Wednesday, April 14, 2021

There's Nothing New Under The Sun

 

I have heard authors lament again and again. They were working on a project until they saw or read a story with a nearly identical plot. That leaves them feeling that what they are working on is redundant, even useless. Many end up tossing their work in progress and beginning something else, all because they saw something similar.
 

Well, a few weeks ago I saw something similar. I watched the Disney Pixar animated film, Onward. I had never seen the story before, but I practically wrote it.

At least I felt like I did.

As the movie unfolded, I felt like I was watching an animated version of my 2019 novel, Courage. Fortunately, I could not have tossed my words even if I wanted to. And really, I’d never want to. What I can do is enjoy the similarities in character, plot and theme. Loving mother dealing with two sons who don’t understand how badly they need to reconnect to each other. And a dead father who’s loss makes both boys sad and desperate.


There are also differences. The younger brother in Courage has a talent for swimming and diving that his older brother admires. In Onward, the younger brother discovers he has a talent for magic, which makes his older brother wildly enthused for him. Onward has a Manticore, Courage a younger sister. Both are a little scary, and a lot of fun. Courage has a parole officer keeping an eye on the elder brother. Onward uses a centaur police officer. Thank heavens I abandoned the subplot of having the parole officer fall for my heroes' mother. With the centaur trotting around romancing the boy's mother in Onward, that would have been one coincidence too many.

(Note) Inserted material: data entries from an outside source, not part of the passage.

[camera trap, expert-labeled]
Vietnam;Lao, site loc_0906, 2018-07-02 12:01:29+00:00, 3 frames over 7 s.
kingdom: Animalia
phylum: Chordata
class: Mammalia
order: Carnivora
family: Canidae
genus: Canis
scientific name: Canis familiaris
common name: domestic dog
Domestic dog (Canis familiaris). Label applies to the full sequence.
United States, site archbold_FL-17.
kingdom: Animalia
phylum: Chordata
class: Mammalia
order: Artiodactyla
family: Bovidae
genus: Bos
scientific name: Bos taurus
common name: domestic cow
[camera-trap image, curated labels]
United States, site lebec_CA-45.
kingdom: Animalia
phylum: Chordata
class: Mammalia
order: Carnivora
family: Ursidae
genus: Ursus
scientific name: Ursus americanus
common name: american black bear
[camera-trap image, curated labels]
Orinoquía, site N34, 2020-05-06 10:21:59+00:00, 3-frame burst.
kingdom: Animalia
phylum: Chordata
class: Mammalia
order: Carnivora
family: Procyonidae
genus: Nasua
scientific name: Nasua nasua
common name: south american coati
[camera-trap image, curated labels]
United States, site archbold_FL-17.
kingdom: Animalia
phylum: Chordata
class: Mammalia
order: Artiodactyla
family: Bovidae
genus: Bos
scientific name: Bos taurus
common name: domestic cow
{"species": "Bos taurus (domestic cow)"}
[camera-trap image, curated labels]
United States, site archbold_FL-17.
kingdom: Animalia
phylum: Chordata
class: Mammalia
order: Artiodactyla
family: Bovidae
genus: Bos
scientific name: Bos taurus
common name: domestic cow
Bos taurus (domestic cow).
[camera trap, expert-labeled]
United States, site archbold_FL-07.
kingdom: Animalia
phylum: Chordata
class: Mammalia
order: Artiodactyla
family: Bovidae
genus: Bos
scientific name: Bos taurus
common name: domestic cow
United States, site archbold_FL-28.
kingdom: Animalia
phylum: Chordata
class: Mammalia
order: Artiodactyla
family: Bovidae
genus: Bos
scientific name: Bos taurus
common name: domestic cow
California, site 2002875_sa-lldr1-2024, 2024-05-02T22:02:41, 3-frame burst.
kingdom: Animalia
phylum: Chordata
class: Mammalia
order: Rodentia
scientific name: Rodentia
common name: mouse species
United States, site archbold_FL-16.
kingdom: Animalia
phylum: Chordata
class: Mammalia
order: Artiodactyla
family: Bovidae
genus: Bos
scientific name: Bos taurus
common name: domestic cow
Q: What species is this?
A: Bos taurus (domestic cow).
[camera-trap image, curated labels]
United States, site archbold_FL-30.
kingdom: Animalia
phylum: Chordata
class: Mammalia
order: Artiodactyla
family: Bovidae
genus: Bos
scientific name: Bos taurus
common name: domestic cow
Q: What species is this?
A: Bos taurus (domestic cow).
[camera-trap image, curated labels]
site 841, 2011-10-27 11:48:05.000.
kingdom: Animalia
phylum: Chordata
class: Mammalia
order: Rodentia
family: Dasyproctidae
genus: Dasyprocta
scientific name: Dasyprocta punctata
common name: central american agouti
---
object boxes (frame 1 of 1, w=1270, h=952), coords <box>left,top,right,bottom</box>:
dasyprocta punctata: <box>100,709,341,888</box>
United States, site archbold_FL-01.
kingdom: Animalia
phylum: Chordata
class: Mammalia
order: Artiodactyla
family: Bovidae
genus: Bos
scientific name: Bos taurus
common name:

Both the movie and book have the same core, brotherhood at its worst, and at it’s finest. I am really thankful Onward did not come first. Otherwise I might have ignored the advice I give to others in a similar situation and tossed that manuscript. And that would have been a shame. Both stories deserve to exist and can be loved by any siblings who have ever lost a father and nearly lost each other.

There is no such thing as one and only one way to solve a problem or tell a story. Why else is there an endless stream of versions of Cinderella? Nothing an author can write is really unique. Just because your theme has been used once, or twice, or a thousand times doesn’t mean there isn’t room for your Voice to tell that story one more time.

3 comments:

Lynn Lovegreen said...

I agree, Barbara. Even if we tried to tell the same story, we'd have unique ways of telling it. Your book Courage will make many readers happy, with or without Onward!

Judith Ashley said...

Barbara, I too have heard people say they tossed a story because someone else wrote something similar (or even stole it). I'm grateful I heard from agents, editors and writer friends just what you said. There is room for everyone to tell their story one more time in their Voice. So glad you are continuing to write your stories!

Maggie Lynch said...

Really good example and advice to stick with it. In addition to no two stories being alike--even with similar themes or plotlines, I think authors forget that ideas are not copyrightable. They are out there for people to use in whatever way they want. Imagine what would happen if everytime a big event happened (e.g., a volcano blew) that only the first news organization to get there would be allowed to write a story. It is the fact that hundreds of news organizations right that story that we get lots of points-of-view, nuances, and different concepts about what was important to convey.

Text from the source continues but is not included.